PROBLEM DESCRIPTION: How many lines in the records below contain the word "javascript"? Give only the number.

[Dataset records]
•••
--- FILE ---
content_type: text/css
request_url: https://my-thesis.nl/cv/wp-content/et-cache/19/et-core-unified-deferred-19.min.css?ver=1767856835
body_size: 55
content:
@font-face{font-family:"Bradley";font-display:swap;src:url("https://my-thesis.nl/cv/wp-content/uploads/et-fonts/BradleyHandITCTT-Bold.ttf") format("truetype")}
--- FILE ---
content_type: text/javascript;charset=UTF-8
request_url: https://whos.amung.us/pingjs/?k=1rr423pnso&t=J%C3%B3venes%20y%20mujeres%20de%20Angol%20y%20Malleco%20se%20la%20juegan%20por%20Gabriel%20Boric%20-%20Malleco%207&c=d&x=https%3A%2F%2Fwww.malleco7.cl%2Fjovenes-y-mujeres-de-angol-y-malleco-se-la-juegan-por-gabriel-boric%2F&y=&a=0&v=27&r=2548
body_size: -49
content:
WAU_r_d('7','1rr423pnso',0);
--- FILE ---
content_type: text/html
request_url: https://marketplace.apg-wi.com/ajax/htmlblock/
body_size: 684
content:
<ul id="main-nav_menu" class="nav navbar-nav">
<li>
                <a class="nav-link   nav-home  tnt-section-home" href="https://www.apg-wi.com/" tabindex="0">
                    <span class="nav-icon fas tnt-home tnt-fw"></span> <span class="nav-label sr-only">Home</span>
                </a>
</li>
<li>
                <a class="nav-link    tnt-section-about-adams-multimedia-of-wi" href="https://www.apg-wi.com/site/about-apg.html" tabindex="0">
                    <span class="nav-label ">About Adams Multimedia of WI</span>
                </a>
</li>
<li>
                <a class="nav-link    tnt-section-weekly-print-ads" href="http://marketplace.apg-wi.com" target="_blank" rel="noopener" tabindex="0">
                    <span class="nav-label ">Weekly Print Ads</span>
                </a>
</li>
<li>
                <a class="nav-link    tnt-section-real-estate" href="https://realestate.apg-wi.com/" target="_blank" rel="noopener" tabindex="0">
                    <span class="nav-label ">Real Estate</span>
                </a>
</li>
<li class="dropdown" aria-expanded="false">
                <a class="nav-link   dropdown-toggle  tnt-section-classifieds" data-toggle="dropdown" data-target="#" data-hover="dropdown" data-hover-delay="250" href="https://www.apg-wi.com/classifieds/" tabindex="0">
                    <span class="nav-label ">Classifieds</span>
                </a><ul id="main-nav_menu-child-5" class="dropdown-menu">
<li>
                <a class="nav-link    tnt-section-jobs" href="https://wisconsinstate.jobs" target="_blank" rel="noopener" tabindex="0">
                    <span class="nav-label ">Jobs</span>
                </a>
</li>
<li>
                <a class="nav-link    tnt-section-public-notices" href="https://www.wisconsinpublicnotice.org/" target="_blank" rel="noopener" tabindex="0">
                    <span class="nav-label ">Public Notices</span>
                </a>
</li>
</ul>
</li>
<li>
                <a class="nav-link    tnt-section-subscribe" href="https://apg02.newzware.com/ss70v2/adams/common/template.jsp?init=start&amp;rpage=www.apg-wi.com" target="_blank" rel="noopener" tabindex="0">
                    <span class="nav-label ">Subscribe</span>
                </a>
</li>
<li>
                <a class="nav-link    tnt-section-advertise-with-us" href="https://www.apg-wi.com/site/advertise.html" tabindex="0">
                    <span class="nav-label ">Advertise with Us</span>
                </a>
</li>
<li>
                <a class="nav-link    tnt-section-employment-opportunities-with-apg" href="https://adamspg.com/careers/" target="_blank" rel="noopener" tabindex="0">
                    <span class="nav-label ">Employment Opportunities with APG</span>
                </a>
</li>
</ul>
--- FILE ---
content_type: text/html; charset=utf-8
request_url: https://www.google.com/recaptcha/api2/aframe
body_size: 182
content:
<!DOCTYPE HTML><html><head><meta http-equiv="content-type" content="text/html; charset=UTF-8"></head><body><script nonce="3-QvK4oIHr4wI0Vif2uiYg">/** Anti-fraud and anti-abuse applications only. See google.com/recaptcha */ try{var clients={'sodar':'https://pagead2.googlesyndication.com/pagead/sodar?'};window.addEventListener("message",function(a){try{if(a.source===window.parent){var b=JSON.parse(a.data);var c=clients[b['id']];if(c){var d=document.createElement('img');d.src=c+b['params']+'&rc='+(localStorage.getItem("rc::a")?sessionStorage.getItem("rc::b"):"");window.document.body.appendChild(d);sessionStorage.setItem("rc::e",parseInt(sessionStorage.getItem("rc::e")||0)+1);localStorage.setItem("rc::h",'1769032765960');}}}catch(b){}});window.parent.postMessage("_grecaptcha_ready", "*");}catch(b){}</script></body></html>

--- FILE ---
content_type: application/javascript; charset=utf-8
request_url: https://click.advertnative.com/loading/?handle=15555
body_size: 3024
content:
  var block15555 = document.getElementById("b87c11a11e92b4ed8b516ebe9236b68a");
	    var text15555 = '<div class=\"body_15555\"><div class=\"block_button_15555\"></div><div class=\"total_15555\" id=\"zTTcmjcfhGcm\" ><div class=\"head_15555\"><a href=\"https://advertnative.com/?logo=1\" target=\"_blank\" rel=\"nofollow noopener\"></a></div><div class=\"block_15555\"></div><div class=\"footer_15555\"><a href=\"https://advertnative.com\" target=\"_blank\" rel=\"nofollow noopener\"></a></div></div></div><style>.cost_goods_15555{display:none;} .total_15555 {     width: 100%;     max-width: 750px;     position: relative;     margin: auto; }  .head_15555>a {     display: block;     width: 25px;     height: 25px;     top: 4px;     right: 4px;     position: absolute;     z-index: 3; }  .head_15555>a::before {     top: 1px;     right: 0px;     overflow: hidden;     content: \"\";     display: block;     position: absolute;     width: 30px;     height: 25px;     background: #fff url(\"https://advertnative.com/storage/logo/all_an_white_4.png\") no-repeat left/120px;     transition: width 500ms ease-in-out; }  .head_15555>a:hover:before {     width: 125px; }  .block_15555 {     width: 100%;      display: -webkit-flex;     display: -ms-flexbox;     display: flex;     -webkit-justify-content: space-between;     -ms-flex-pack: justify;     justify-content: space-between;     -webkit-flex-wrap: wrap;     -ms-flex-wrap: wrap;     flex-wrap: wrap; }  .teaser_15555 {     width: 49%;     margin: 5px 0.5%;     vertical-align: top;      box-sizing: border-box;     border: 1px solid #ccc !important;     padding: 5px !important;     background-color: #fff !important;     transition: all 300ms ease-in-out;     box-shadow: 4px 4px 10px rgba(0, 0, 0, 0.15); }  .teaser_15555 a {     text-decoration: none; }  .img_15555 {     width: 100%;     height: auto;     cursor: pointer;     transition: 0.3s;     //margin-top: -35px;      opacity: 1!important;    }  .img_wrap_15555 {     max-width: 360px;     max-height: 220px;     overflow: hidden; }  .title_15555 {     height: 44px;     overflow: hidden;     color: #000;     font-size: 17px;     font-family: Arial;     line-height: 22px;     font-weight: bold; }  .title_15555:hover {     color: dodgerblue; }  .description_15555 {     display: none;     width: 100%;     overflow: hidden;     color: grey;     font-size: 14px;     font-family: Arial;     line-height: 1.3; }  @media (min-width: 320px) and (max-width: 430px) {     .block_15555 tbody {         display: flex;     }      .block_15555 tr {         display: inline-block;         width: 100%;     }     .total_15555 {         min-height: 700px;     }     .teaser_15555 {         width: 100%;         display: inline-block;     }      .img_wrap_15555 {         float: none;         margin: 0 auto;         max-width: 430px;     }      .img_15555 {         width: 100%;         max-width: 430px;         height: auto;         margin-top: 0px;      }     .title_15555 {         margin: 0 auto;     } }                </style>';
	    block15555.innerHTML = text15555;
•••
RESULT: 2